Eredità slava e mitteleuropea maturata e sbocciata a Gorizia, alle porte del Mediterraneo. Sapienza e istinto cresciuti nella musica di mondi diversi quindi, ma fratelli nell’abbraccio di quel suono che è forma primigenia di comunicazione e manifestazione delle emozioni, oltre e prima della parola. Idea sottolineata dai due minuti di silenzio prima dell’inizio del concerto dell’11 aprile al Teatro Argentina, chiesti dall’artista per permettere al pubblico di riconnettersi con se stesso e la musica, liberandosi del troppo rumore che travolge i nostri tempi.
Ricongiungersi alla melodia attraverso l’assenza di parola. Un momento, anzi, due minuti di riflessione, di pausa interiore, per estraniarsi dal chiasso che ci sovrasta. Inizia così, con un piccolo appello agli amanti dell’arte del teatro Argentina, accorsi per l’esibizione di Alexander Gadjiev al pianoforte nella splendida serata dell’11 aprile. Abbandonarsi al fluire della bellezza dimenticando tutto il resto. Gadjiev è una stella emergente del panorama musicale internazionale e un grande artista italiano con radici sia slave che mitteleuropee. Nato nel 1994 a Gorizia da una famiglia di musicisti, papà azero e mamma slovena, è cresciuto assorbendo naturalmente lo spirito d’incontro tra culture diverse ma non lontane, riuscendo a plasmare un proprio stile e linguaggio musicale.
Era molto atteso questo debutto all’Accademia Filarmonica Romana, sul palco del Teatro Argentina, con un programma ricco di sfumature e stili, legati assieme dal talento e dalla personalità del musicista goriziano. Da Cesar Franck, tra Bach e le armonie ottocentesche con la Fuga, il Preludio e le Variazioni, alle atmosfere romantiche, intimistiche ed introspettive di Fryderyk Chopin, particolarmente amato da Gadjiev. Fino ad Aleksandr Skrjabin e la sua Messa nera che, tuttavia, non ebbe nulla di demoniaco ma piuttosto la contemplazione di quella dimensione di lamento e tormento da considerare quasi condizione necessaria per indagare sulle grandi inquietudini esistenziali.

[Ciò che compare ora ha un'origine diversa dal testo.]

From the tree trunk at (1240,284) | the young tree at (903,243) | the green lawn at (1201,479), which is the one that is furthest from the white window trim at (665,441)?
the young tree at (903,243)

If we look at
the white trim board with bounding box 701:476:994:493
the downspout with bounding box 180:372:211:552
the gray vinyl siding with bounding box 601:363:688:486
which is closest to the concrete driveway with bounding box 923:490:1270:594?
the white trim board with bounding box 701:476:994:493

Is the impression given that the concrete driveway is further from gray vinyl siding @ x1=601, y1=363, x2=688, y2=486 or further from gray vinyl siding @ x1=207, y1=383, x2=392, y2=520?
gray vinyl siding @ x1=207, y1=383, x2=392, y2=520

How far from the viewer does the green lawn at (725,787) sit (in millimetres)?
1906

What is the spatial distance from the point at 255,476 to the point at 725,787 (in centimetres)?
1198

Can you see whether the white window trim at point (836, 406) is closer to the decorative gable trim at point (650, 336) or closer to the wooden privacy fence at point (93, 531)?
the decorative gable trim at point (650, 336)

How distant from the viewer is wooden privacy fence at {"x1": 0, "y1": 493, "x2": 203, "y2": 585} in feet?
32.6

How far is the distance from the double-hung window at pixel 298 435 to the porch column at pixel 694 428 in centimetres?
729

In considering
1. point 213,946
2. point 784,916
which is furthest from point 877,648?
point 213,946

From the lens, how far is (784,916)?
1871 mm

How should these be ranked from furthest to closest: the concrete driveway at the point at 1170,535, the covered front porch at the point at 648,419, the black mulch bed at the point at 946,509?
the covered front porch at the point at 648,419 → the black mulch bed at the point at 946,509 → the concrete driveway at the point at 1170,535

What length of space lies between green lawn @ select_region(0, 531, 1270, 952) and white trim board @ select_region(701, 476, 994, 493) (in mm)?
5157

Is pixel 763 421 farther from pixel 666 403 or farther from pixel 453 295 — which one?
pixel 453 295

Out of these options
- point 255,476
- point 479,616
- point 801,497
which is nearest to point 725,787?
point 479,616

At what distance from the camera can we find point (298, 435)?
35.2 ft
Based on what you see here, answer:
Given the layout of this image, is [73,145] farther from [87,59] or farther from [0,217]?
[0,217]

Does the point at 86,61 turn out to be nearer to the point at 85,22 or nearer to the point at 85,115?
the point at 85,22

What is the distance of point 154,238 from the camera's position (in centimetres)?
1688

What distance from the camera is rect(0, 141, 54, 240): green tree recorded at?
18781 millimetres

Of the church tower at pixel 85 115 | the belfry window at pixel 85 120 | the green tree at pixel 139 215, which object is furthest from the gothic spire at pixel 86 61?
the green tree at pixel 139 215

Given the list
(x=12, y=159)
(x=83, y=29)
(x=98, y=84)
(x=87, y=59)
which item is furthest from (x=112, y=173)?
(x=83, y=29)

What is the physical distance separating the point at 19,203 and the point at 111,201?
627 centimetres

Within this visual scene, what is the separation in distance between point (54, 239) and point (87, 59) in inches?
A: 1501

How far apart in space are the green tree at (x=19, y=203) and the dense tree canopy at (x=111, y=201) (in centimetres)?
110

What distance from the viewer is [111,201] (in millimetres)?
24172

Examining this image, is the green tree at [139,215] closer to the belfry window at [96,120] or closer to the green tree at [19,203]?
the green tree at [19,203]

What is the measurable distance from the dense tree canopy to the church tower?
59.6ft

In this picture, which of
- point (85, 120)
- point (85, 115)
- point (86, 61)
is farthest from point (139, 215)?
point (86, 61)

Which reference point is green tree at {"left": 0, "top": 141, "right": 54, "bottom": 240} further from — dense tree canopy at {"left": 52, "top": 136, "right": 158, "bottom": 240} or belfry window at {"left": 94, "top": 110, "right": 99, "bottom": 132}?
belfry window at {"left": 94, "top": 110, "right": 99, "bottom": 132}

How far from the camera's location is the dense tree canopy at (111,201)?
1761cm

Per giungere, infine, a Modest Musorgskij con i Quadri di un’esposizione, composti nel 1874, di cui Gadjiev, dialogando con Valerio Sebastiani, dice: “Sono dei veri e propri gironi infernali nei quali vengono affrontate tematiche basse, grottesche, nude, crude, ma anche spirituali. Ogni tema di Musorgskij ha una caratteristica umana, corporea. Chopin lo potremmo associare ad un mondo più lirico, più leopardiano, Musorgskij è proprio dantesco”. E poi conclude: “Per i Quadri mi verrebbe in mente la definizione di musica atavica, primordiale, oppure “Divina Commedia dello spirito russo”.
Non sono mancati poi diversi bis, concessi dopo l’esecuzione dell’ultimo brano in programma, che hanno ulteriormente arricchito un’esibizione già straordinaria. Una serata che non ha tradito le attese, dunque, con un concerto che ha regalato prima il silenzio, dono tanto inaspettato quanto pregiato di questi tempi, e poi musica sublime che unisce est ed ovest attraverso un grande artista.